Edit: the equations I initially included in the article did a close job of dividing the data into four quartiles; but I repeated the calculations with an aim to get closer to the ideal division. While the entire article remains the same as its original form, the new equations have now been added to the bottom for future use. The change is minimal and doesn't affect any of the conclusions drawn.
I recently had some time on my hands and allowed myself to start learning a bit more about these advanced stats everyone keeps harping on about. One of the concepts I've been thinking about over the last couple of nights has been making the analysis of Corsi Rel in the context of Ozone start % a little more objective. There has been work done on this before, and this article by Eric produced a stat called Balanced Corsi Rel which essentially served that function. However, the process Eric undertook is probably a little less accessible to the casual stats person who occassionally checks how certain players have been going in terms of advanced stats. Bettman's Nightmare at Arctic Ice Hockey created some equations, which would be easy to work with for anyone, to estimate shots-for and shots-against with specific zone starts. And then there's this amazing work by Driving Play which is definitely worth a look too - but once again a bit tougher to work with for anyone who is not entirely initiated into the advanced stats world.
So what I'm doing below is not entirely unheralded, and a lot of it is me sandboxing with advanced stats. But if you're interested take the jump and let's see what we can find!
So the plan was this: let's find out an estimated 'expected Corsi' for a specific zone start.
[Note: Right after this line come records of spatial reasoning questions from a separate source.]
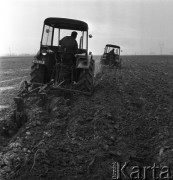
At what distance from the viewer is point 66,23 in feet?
28.6

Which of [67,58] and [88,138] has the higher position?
[67,58]

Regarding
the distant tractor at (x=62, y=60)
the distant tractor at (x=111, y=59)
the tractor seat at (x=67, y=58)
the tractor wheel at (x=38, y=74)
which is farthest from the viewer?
the distant tractor at (x=111, y=59)

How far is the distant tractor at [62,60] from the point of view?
8258 millimetres

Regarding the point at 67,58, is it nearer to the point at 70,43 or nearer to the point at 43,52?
the point at 70,43

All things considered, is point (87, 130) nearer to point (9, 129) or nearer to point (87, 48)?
point (9, 129)

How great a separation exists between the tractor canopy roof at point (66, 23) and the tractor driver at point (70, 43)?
0.31 m

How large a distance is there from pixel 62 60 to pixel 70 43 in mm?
544

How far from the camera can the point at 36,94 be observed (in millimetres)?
6793

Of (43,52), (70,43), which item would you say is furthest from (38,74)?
(70,43)

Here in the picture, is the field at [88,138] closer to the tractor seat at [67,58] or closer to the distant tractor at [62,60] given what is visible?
the distant tractor at [62,60]

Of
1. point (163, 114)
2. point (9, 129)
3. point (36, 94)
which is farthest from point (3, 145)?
point (163, 114)

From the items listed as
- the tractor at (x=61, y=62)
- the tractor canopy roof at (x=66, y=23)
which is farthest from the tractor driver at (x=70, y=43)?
the tractor canopy roof at (x=66, y=23)

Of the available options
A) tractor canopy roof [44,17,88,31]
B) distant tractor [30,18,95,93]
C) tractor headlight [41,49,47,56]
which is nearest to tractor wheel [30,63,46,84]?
distant tractor [30,18,95,93]

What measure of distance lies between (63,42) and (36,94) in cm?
231
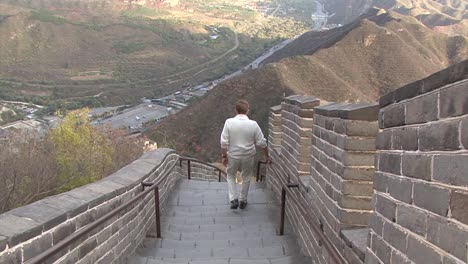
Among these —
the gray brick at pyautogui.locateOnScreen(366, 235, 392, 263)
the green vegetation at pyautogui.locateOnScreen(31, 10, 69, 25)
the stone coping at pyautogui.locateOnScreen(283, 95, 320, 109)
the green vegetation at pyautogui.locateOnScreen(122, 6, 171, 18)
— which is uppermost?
the green vegetation at pyautogui.locateOnScreen(122, 6, 171, 18)

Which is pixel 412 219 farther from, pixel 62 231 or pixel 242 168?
pixel 242 168

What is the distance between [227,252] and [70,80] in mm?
90396

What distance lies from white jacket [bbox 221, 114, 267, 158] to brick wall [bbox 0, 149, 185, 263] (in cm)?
117

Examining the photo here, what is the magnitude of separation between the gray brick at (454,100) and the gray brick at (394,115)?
43cm

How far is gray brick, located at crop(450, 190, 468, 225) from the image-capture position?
1.62 metres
Once again, this has been touched on before. But I wanted to make an equation that would serve this function; that people could just plug numbers into and then compare the players they were looking at to the average NHLer.
After a few false starts, the approach I took was this:
- Take the CorsiRel and O-zone start % of every player in the league between 2007-08 to 2010-11 (from the excel documents up on Behindthenet.ca)
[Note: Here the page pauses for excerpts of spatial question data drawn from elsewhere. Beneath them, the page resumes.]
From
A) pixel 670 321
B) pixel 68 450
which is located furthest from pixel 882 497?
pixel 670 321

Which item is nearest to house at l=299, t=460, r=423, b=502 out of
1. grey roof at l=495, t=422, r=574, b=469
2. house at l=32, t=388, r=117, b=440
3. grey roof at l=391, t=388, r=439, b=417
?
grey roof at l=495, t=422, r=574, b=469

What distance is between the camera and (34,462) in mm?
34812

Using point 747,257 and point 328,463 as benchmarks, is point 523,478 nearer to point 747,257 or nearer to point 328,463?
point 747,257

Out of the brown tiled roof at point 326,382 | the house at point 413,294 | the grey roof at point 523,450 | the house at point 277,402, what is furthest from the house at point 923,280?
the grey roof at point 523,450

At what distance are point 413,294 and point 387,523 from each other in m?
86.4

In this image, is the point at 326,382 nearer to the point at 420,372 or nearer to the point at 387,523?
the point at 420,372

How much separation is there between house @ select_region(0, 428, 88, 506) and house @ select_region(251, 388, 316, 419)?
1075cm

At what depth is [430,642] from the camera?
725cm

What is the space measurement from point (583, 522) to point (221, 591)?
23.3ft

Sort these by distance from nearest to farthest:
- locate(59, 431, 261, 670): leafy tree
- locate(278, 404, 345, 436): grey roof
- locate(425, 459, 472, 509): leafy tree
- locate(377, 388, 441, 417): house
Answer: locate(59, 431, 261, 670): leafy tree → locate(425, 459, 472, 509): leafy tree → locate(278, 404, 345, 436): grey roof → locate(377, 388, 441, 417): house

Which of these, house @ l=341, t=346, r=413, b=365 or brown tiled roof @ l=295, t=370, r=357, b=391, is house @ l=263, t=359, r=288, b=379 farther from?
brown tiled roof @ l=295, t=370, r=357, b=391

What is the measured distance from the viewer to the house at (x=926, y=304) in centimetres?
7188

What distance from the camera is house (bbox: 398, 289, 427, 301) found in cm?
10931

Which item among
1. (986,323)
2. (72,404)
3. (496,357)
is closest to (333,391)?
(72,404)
- Cut off anyone who played less than 30 games. This is an arbitrary number, but the number itself is inconsequential. The important thing is getting rid of any players whose Ozone start % or Corsi Rel is influenced by small sample size, and I feel it served that purpose.
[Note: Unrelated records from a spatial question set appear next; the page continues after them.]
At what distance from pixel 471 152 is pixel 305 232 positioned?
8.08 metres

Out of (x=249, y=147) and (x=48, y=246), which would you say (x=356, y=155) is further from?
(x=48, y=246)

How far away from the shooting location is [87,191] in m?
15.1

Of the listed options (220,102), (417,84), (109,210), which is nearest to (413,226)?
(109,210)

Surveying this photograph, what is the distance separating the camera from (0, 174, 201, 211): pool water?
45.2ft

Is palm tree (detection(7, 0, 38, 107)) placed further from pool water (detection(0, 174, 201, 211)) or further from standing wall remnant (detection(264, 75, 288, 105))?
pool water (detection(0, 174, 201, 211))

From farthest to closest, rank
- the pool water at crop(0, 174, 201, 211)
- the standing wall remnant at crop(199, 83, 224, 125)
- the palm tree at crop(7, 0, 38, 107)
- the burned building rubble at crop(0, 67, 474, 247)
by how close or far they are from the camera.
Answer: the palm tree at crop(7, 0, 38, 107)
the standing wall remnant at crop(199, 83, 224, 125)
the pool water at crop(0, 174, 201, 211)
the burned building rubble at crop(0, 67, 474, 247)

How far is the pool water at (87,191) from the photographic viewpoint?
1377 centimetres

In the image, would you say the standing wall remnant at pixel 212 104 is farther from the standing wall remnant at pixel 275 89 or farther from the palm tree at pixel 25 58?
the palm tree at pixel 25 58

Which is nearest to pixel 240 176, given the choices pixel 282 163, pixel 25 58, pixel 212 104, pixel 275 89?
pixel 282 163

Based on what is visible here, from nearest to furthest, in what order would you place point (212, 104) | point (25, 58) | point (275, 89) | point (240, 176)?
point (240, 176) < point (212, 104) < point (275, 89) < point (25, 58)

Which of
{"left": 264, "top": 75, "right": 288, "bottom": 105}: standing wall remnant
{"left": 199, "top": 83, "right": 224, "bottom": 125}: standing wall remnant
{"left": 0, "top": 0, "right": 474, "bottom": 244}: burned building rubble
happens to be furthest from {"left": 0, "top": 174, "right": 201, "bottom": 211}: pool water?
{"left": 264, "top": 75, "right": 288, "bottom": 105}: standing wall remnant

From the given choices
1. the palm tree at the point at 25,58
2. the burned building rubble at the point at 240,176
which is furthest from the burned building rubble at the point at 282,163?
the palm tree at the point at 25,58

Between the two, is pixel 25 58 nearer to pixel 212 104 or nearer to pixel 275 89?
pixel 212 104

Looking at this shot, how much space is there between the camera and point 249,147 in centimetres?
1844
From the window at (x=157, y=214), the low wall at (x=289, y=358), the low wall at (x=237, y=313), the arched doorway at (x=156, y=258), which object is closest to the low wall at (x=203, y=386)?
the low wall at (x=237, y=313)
- Cut the sample further by removing anyone who had a Ozone start % <40% or >60% - my reasoning for this is likely less sound, but I felt that a simple linear relationship (which is what I would be applying) would be less likely to work if I included the extremes. I'm not sure whether the relationships produced below can be extrapolated into the <40 or >60 range - and if so, I'm not sure how far they can go before they become inaccurate.
- Note: this left me with 2195 results to work with. Still a decent sample.
- Construct a simple median regression line to split this sample into two. The equation of this line was y = 0.55102x - 27.6612. Remembering here that y = CorsiRel and x = O-zone start %.
- Use this equation to generate expected CorsiRels for each O-zone start % in my sample. Then evaluate how many points in my sample were above the line and how many were below. The result was that 50.8% of results were above the line and 49.2% below. Therefore it's a fairly decent divider of the sample into two even halves. If a player's CorsiRel is higher than their expected CorsiRel, they are performing in the top half of the league. If a player's CorsiRel is lower than their expected CorsiRel, they are performing in the bottom half of the league. If it is equal to their expected CorsiRel, roughly half of the league are performing better than them, and roughly half are performing worse.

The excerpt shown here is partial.